### Extracted text:

Daniel Quinlan <[EMAIL PROTECTED]> [2002-09-27 20:12:53 -0700]: > My problem with SPEWS is that it is not an accurate way to tag spam. > There are too many FPs.
I have heard a lot of derisive commentary about relays.osirusoft.com but people still use them. Why? Here is some data. I just went through the last 5 weeks of spam trash that were directed to me at my address. I had 105 hits on relays.osirusoft.com which list spews as the reason. All 105 were spam. That is an average of 21 per week, 3 a day, every day, with zero false positives. I also had 188 from relays.osirusoft.com which listed reasons other than spews. That makes 293 total messages that relays.osirusoft.com correctly listed and zero false positives over the course of five weeks. YMMV definitely in this case but this is the data from my site. For the record I also understand the collateral damage problem and am also of similar mind to Matt and Dan and a few of the others. People continue to use relays.osirusoft.com because it is very effective at tagging spam. When there is something that is similarly effective that avoids the spews problem then people will flock to it. But nothing else exists that is similarly effective at this moment in time. I am not willing to get an additional 21 spam messages a week when I am not seeing any false positives myself. > We (SpamAssassin) need to separate out SPEWS listings so that the GA > can assign an appropriate score (could be higher or lower, but I > would wager that it will be lower). Continuing that thought, I disagree that RBLs should be used by the GA in SA at all. That RBL data can be different at different times. I really believe the GA should be trained on the content of the message without RBL input. If it is deprived of the RBL information will the GA have improved results over the content? It should. I believe the RBL input to SA should be a manual control at a low value. Any individual user can increase the score if they desire. The strenth of SA is to look at the content and catagorize the message based upon the content with no _single_ score having too high of a lever on the result. I would like to see SA continue to push in that area and to avoid the distraction of using the RBL information in the GA generated scores. RBL data should be a manually scored input to SA but not an overwhelmingly large input. If it really is spam then the content will drive the score over the threshold. Bob
Description: PGP signature

### Data provided:
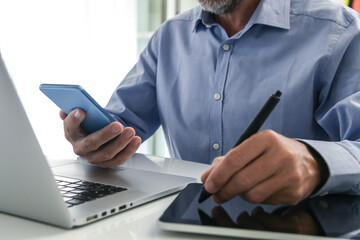 Closeup man hands using smartphone, laptop and tablet. Businessman works with computer, phone, pad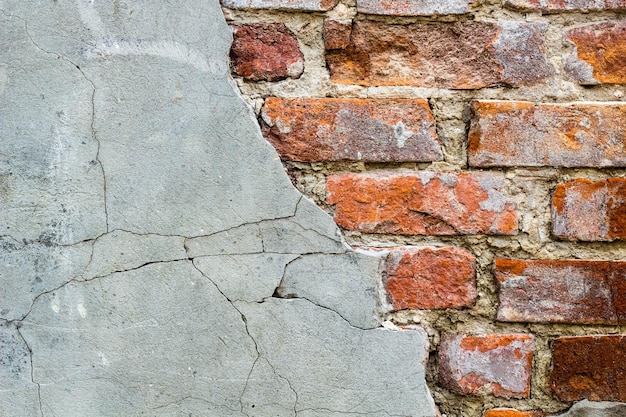 Background of old vintage brick wall with concreteWeathered texture of racked concrete vintage brick wall background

### Exercise instructions:
1. From the SpamAssassin post, echo the passage between "Daniel Quinlan <[EMAIL" and "too many FPs.", inclusive.
2. List every person named in the SpamAssassin post.
3. According to the SpamAssassin post, how many messages in total did relays.osirusoft.com correctly list over the five weeks?

### Solutions to the problems:
1.
Daniel Quinlan <[EMAIL PROTECTED]> [2002-09-27 20:12:53 -0700]: > My problem with SPEWS is that it is not an accurate way to tag spam. > There are too many FPs.

2.
Daniel Quinlan
Matt
Dan
Bob

3. 293 messages, with zero false positives.